**DATA SECTION:**
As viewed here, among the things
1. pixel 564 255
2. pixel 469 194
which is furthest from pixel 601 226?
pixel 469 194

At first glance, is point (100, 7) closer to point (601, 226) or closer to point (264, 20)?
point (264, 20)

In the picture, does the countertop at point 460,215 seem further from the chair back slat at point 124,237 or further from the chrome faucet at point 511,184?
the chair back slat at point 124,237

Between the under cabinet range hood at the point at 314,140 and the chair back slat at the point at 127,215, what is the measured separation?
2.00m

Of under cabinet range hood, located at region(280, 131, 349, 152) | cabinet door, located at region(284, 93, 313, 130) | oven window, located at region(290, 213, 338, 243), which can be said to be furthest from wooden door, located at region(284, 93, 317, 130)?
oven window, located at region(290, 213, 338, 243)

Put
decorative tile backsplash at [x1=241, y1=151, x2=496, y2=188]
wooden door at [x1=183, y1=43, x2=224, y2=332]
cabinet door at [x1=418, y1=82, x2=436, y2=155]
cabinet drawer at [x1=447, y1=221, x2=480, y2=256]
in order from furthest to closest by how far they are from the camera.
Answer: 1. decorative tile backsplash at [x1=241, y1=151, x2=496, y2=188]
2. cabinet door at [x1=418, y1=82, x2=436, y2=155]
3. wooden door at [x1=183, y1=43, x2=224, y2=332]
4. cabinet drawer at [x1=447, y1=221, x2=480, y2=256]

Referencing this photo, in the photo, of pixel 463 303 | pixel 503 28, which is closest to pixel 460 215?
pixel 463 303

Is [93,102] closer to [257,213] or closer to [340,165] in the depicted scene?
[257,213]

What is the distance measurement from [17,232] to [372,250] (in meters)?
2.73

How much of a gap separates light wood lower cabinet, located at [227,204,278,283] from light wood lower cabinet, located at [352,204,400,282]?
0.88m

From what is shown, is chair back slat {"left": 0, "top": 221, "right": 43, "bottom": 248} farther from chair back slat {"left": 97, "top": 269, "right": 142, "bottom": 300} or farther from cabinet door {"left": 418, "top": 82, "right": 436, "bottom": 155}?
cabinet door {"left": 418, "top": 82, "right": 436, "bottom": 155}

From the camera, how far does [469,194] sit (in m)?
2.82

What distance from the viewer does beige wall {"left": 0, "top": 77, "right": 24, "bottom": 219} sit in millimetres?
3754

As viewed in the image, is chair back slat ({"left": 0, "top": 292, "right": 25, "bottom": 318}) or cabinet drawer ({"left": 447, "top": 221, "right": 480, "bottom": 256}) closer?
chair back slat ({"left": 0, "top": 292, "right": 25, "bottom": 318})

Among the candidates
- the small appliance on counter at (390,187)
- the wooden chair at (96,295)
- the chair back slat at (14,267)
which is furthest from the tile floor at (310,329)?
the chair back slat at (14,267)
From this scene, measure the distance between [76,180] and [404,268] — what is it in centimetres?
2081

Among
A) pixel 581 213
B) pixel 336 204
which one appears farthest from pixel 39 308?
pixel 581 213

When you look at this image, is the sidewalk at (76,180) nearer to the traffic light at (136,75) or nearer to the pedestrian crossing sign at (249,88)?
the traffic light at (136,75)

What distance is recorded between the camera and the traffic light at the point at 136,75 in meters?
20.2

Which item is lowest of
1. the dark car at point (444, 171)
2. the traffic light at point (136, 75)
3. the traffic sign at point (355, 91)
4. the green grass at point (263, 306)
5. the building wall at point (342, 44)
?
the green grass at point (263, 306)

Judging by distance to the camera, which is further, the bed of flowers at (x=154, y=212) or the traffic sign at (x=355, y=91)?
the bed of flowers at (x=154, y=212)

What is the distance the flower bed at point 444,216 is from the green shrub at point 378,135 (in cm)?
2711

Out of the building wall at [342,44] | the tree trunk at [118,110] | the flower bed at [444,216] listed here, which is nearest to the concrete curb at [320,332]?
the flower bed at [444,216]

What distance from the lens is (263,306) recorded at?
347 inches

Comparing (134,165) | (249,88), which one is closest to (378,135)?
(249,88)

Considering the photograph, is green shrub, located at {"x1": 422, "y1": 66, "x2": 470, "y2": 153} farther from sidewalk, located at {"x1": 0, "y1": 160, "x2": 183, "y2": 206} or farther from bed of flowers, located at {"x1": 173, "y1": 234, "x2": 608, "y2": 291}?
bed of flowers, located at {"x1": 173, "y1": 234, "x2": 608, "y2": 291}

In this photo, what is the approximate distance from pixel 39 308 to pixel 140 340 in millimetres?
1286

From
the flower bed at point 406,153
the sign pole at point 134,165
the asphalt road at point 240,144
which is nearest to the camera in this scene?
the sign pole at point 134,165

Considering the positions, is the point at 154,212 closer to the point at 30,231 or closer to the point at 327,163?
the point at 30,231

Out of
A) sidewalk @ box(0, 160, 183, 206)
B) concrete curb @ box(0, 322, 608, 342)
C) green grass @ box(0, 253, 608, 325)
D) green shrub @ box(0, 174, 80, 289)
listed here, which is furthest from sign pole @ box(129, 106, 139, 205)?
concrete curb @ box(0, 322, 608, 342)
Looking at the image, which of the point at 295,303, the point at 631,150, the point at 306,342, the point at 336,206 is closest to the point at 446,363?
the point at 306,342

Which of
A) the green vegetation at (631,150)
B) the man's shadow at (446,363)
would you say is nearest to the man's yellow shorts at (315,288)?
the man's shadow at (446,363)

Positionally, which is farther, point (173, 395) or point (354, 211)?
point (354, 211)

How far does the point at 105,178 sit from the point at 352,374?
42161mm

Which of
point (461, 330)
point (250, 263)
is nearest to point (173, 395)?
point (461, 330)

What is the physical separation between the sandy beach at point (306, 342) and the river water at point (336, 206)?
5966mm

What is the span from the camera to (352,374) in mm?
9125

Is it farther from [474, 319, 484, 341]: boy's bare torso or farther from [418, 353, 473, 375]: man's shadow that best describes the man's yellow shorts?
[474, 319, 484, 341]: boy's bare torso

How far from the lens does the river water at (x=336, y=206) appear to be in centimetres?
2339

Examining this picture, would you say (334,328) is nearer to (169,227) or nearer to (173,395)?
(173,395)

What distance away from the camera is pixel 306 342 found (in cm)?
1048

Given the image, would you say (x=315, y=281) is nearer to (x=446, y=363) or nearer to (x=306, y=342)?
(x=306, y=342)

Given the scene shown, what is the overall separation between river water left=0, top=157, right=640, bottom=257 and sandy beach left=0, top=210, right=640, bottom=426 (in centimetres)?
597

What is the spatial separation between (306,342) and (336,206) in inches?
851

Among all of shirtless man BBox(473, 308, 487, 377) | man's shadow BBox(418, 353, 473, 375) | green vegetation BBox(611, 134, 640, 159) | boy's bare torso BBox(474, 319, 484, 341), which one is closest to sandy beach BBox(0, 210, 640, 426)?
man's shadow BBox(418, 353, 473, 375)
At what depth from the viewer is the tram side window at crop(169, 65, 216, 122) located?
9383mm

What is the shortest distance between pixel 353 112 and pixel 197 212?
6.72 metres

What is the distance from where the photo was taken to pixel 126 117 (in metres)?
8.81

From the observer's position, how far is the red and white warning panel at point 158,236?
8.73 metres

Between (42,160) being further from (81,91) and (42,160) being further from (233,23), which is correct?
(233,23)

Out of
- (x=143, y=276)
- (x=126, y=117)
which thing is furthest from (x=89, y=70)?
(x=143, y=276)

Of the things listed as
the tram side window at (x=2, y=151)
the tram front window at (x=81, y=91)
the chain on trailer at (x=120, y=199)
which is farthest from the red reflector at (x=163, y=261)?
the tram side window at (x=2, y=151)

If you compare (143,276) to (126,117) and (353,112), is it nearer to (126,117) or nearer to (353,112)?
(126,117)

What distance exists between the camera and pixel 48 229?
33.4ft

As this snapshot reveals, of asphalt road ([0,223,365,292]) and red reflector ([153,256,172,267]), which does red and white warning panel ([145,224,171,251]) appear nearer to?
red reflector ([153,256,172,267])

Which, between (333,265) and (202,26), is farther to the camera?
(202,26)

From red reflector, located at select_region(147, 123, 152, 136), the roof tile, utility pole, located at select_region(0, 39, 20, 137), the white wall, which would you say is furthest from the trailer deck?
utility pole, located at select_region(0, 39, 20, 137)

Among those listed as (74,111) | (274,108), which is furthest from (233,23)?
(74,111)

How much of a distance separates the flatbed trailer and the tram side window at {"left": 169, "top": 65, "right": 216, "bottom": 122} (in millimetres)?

**EXERCISE DESCRIPTION:** Copy exactly the line containing "At what depth" and every line after it, ending with the last line of the records above.

**SOLVED EXERCISE:**
At what depth from the viewer is the tram side window at crop(169, 65, 216, 122) located?
9383mm

What is the shortest distance between pixel 353 112 and pixel 197 212?
6.72 metres

What is the distance from where the photo was taken to pixel 126 117 (in metres)?
8.81

From the observer's position, how far is the red and white warning panel at point 158,236?
8.73 metres

Between (42,160) being further from (81,91) and (42,160) being further from (233,23), which is correct?
(233,23)

Out of
- (x=143, y=276)
- (x=126, y=117)
which thing is furthest from (x=89, y=70)?
(x=143, y=276)

Of the things listed as
the tram side window at (x=2, y=151)
the tram front window at (x=81, y=91)
the chain on trailer at (x=120, y=199)
which is farthest from the red reflector at (x=163, y=261)?
the tram side window at (x=2, y=151)

If you compare (143,276) to (126,117) and (353,112), is it nearer to (126,117) or nearer to (353,112)?
(126,117)

What distance exists between the camera and pixel 48 229?
33.4ft

As this snapshot reveals, of asphalt road ([0,223,365,292]) and red reflector ([153,256,172,267]), which does red and white warning panel ([145,224,171,251]) appear nearer to?
red reflector ([153,256,172,267])

Which, between (333,265) and (202,26), is farther to the camera?
(202,26)

From red reflector, located at select_region(147, 123, 152, 136), the roof tile, utility pole, located at select_region(0, 39, 20, 137), the white wall, which would you say is furthest from the trailer deck?
utility pole, located at select_region(0, 39, 20, 137)

Among those listed as (74,111) | (274,108), which is furthest from (233,23)?
(74,111)

How much of a distance separates the flatbed trailer and the tram side window at {"left": 169, "top": 65, "right": 216, "bottom": 122} (in millimetres)?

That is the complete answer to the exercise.